Thierry St-Jacques-Gagnon témoigne de l’importance cruciale des étudiants dans le développement de Kelvin Zero. L’entreprise a largement bénéficié du programme coopératif, où plusieurs stagiaires sont devenus employés permanents. Cette approche permet aux startups de pallier leur manque de temps pour explorer de nouvelles idées de recherche tout en offrant aux étudiants des projets concrets d’innovation.
Il propose un modèle de jumelage entre étudiants techniques et profils commerciaux, reconnaissant que la commercialisation représente souvent l’obstacle majeur pour les innovations issues du milieu académique. Cette approche bidirectionnelle pourrait enrichir l’écosystème : d’un côté, accompagner les étudiants ayant des idées entrepreneuriales, de l’autre, proposer des défis industriels à ceux prêts à relever des problématiques externes.
Les participants identifient un problème systémique : l’absence de canaux formalisés pour connecter les défis industriels aux capacités de recherche académique. Bien que des collaborations fructueuses existent, elles résultent souvent de “coups de chance” plutôt que de processus structurés. Cette lacune limite le potentiel d’innovation collaborative dans l’écosystème québécois.
Frédéric Cuppens souligne que malgré un financement adéquat des partenariats industriels-académiques au Québec, le problème réside dans l’allocation du temps. Les chercheurs universitaires sont évalués principalement sur leurs publications plutôt que sur leurs partenariats industriels, ce qui ne les incite pas à consacrer suffisamment de temps aux collaborations. Parallèlement, les industriels, pressés par leurs obligations opérationnelles, peinent à dégager du temps pour ces projets à moyen-long terme.
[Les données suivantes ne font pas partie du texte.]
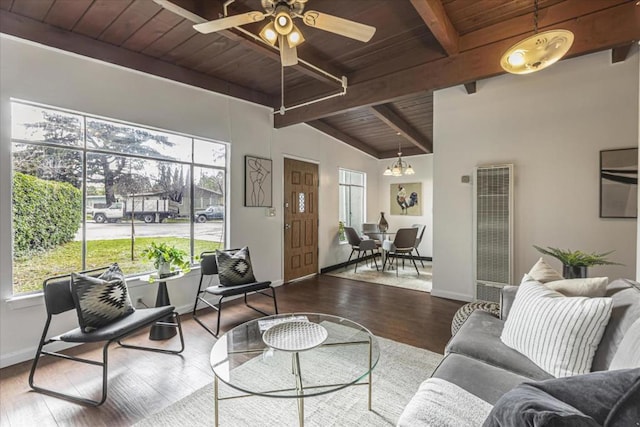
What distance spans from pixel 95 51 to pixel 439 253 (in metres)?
4.59

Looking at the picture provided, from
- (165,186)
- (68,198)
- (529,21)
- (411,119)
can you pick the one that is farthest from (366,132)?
(68,198)

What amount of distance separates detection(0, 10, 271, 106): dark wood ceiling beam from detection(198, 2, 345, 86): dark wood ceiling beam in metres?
0.97

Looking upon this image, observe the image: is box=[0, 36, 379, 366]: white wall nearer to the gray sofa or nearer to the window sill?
the window sill

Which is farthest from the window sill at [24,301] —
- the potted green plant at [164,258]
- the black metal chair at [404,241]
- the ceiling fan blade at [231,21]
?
the black metal chair at [404,241]

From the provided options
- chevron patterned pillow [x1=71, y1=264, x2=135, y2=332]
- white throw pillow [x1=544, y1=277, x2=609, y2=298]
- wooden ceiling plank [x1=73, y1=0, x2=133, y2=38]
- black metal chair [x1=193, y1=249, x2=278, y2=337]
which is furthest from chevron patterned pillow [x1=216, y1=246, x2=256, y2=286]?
white throw pillow [x1=544, y1=277, x2=609, y2=298]

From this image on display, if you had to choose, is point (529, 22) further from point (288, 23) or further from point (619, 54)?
point (288, 23)

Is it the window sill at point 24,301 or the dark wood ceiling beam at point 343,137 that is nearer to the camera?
the window sill at point 24,301

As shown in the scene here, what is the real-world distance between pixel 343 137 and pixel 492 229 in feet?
11.3

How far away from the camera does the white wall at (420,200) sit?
699cm

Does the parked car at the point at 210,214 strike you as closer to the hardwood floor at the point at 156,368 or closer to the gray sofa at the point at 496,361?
the hardwood floor at the point at 156,368

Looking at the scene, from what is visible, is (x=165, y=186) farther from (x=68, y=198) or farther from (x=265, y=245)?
(x=265, y=245)

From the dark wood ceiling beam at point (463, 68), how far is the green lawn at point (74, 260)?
2694mm

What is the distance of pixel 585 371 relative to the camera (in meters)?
1.31

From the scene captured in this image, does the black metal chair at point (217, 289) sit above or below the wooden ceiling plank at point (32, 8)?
below
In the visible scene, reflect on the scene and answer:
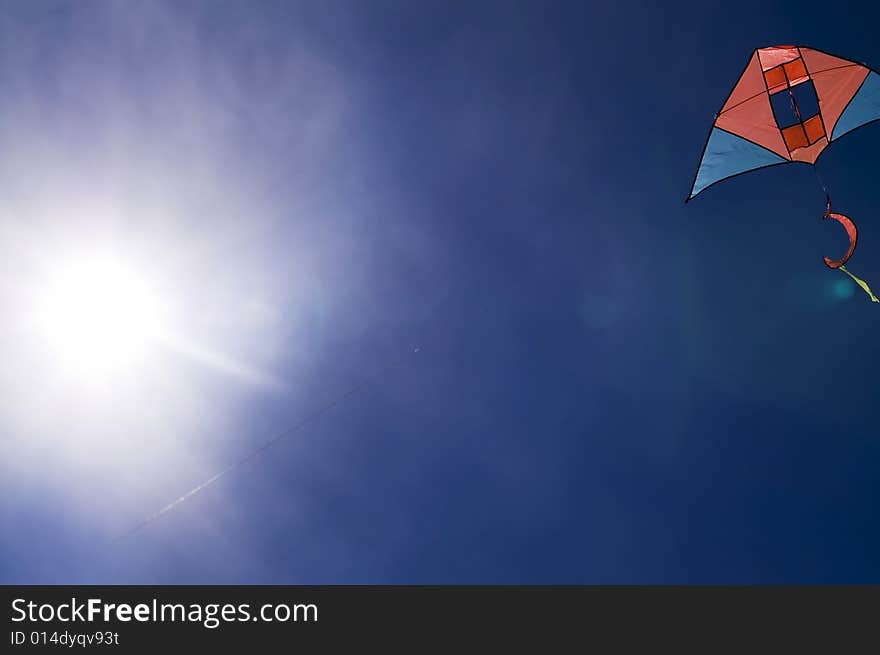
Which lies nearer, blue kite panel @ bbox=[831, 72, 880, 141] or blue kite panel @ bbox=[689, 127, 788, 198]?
blue kite panel @ bbox=[831, 72, 880, 141]

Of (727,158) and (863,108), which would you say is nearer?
(863,108)

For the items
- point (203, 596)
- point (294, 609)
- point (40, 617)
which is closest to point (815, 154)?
point (294, 609)

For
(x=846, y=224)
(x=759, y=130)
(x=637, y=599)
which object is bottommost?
(x=637, y=599)

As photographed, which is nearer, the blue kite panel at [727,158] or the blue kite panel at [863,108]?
the blue kite panel at [863,108]

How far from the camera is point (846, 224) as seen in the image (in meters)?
8.21

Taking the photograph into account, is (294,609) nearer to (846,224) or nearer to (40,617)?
(40,617)

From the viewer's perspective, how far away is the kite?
8.34m

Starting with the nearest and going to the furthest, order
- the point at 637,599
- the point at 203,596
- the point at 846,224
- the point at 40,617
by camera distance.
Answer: the point at 40,617
the point at 203,596
the point at 846,224
the point at 637,599

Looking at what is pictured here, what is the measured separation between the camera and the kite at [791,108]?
8.34 m

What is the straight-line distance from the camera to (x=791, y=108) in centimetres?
959

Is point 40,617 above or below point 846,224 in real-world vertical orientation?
below

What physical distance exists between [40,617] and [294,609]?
12.0 ft

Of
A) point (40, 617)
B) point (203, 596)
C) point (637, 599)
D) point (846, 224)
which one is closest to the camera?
point (40, 617)

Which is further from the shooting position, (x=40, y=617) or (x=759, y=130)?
(x=759, y=130)
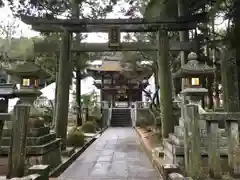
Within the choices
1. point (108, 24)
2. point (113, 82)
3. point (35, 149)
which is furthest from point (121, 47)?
point (113, 82)

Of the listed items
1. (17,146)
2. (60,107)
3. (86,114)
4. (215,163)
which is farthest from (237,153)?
(86,114)

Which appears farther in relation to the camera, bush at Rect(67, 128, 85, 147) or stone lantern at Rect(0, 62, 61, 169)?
bush at Rect(67, 128, 85, 147)

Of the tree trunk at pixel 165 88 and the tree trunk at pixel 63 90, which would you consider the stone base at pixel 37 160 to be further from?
the tree trunk at pixel 165 88

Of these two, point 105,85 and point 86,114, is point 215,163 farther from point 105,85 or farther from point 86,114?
point 105,85

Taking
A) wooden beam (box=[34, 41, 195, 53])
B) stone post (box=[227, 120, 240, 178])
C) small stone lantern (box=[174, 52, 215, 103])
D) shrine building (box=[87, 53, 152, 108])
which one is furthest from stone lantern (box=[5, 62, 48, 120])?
shrine building (box=[87, 53, 152, 108])

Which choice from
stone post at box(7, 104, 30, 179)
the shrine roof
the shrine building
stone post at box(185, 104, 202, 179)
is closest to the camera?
stone post at box(185, 104, 202, 179)

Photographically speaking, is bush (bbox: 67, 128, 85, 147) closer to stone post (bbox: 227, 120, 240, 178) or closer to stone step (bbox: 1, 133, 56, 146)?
stone step (bbox: 1, 133, 56, 146)

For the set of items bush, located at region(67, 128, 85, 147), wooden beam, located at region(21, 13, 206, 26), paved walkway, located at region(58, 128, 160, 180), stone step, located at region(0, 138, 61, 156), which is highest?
wooden beam, located at region(21, 13, 206, 26)

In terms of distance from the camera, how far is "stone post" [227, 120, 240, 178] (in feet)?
13.4

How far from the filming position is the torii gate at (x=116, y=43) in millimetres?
10180

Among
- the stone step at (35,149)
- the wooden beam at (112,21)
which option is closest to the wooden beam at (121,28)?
the wooden beam at (112,21)

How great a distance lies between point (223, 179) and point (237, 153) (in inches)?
17.0

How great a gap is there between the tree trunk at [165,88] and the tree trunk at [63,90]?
3474mm

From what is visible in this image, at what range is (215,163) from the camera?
13.8 ft
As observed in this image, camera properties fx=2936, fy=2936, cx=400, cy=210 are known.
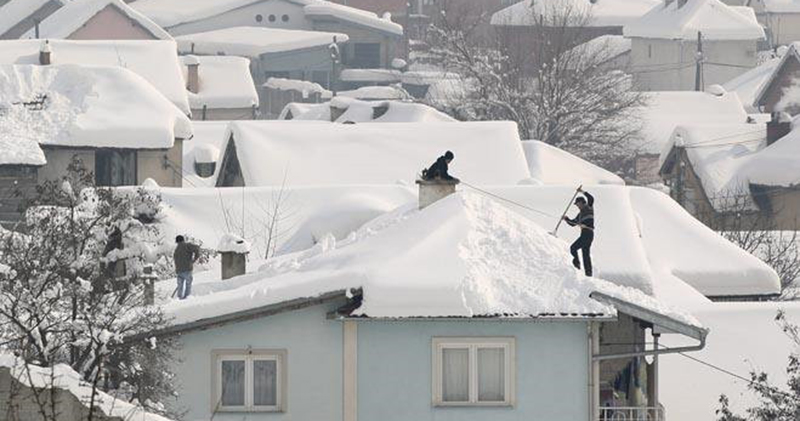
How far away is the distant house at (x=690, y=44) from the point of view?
108m

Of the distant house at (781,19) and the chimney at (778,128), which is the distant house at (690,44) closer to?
Answer: the distant house at (781,19)

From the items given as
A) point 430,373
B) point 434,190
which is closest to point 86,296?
point 430,373

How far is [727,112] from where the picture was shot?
280 ft

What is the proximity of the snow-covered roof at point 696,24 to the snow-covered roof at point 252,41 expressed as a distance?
1157cm

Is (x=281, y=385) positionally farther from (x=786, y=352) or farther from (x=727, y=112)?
(x=727, y=112)

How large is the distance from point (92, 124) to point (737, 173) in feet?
51.4

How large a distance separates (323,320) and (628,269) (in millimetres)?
7216

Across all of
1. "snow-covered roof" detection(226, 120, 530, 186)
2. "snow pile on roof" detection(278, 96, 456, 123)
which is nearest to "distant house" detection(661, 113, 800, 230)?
"snow pile on roof" detection(278, 96, 456, 123)

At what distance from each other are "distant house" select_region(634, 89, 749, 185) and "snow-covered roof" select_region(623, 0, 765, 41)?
60.4 ft

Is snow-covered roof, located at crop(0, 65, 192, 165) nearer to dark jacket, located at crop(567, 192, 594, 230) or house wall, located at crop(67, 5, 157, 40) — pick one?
dark jacket, located at crop(567, 192, 594, 230)

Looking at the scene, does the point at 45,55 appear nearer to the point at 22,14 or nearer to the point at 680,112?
the point at 680,112

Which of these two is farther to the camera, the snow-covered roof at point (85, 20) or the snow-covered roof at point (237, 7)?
the snow-covered roof at point (237, 7)

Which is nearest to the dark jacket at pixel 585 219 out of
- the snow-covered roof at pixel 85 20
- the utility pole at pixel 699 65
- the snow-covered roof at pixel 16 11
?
the snow-covered roof at pixel 85 20

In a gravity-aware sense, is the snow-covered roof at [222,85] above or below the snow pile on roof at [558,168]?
below
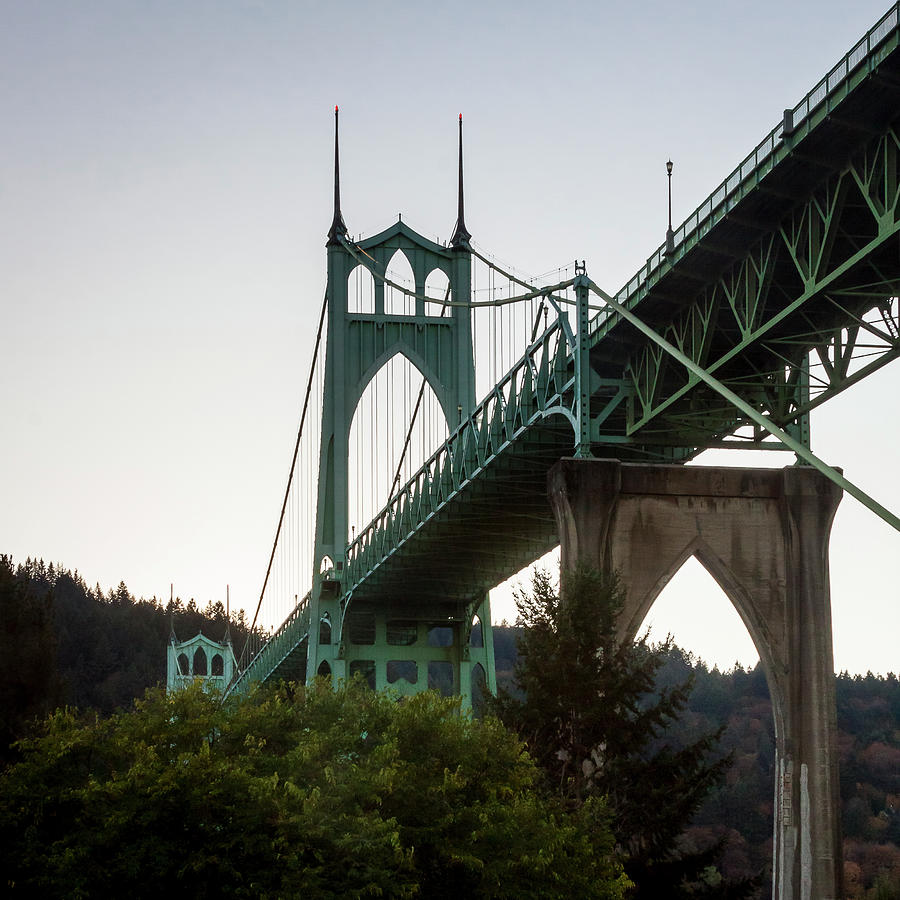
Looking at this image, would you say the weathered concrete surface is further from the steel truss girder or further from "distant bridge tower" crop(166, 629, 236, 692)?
"distant bridge tower" crop(166, 629, 236, 692)

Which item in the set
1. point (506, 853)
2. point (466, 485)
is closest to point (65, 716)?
point (506, 853)

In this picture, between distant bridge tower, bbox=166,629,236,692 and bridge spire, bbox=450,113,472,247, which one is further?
distant bridge tower, bbox=166,629,236,692

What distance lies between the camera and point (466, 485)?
161 feet

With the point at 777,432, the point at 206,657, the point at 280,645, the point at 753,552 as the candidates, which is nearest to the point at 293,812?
the point at 777,432

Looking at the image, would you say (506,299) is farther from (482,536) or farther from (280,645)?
(280,645)

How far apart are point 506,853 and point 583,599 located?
7390mm

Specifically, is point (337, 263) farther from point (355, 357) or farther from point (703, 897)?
point (703, 897)

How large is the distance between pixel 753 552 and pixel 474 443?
15267 millimetres

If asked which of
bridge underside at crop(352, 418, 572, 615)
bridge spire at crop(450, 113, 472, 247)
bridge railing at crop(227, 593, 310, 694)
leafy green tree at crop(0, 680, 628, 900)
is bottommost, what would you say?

Un enjeu majeur émerge concernant l’accès aux données, élément crucial pour développer des solutions basées sur l’intelligence artificielle. Les entreprises restent réticentes au partage, considérant leurs données comme un actif stratégique. Cette situation crée un cercle vicieux : sans données, impossible de démontrer l’efficacité des innovations; sans preuve d’efficacité, difficile d’obtenir l’accès aux données.
Nora Boulahia Cuppens dénonce également les pratiques d’immersion étudiante qui excluent les superviseurs académiques du processus d’innovation. Cette approche prive les projets du recul et de l’expertise nécessaires pour identifier les problèmes et orienter efficacement la recherche, créant une “coupure complète” préjudiciable à l’innovation.
La gestion de la propriété intellectuelle constitue un frein significatif à l’innovation collaborative. Thierry St-Jacques-Gagnon explique les complexités légales liées aux brevets impliquant plusieurs parties. La participation d’un superviseur académique à un projet peut compliquer considérablement la propriété intellectuelle, tous les contributeurs devant légalement figurer sur le brevet.
Frédéric Cuppens nuance cette perspective, distinguant la paternité d’un brevet (reconnaissance de la contribution intellectuelle) de la répartition des royautés (bénéfices commerciaux). Il suggère que les académiques pourraient renoncer aux royautés tout en conservant leur reconnaissance d’auteur, facilitant ainsi les collaborations.
Une analyse particulièrement éclairante concerne les standards ouverts en cybersécurité. Thierry St-Jacques-Gagnon dénonce la manipulation de ces standards par les grandes entreprises technologiques (Microsoft, Google, Amazon, Facebook) qui, sous couvert d’ouverture, contrôlent en réalité le développement des standards pour éliminer la concurrence.
L’exemple de Microsoft abandonnant les gestionnaires de mots de passe au profit des passkeys illustre cette stratégie “adopt and extend” : adopter un standard ouvert, l’étendre selon ses intérêts, puis le dé-standardiser pour éliminer les concurrents. Cette pratique soulève des questions fondamentales sur l’équité de l’innovation dans l’écosystème technologique.
Les participants explorent la tension entre rapidité de mise sur le marché et maturité du produit. Thierry St-Jacques-Gagnon confie avoir appris qu’il était souvent “5 à 6 ans avant la vague”, soulignant l’importance de bien calibrer le timing de lancement. Il distingue l’innovation véritable de la simple itération, suggérant que l’urgence de commercialisation peut révéler un manque de différenciation réelle.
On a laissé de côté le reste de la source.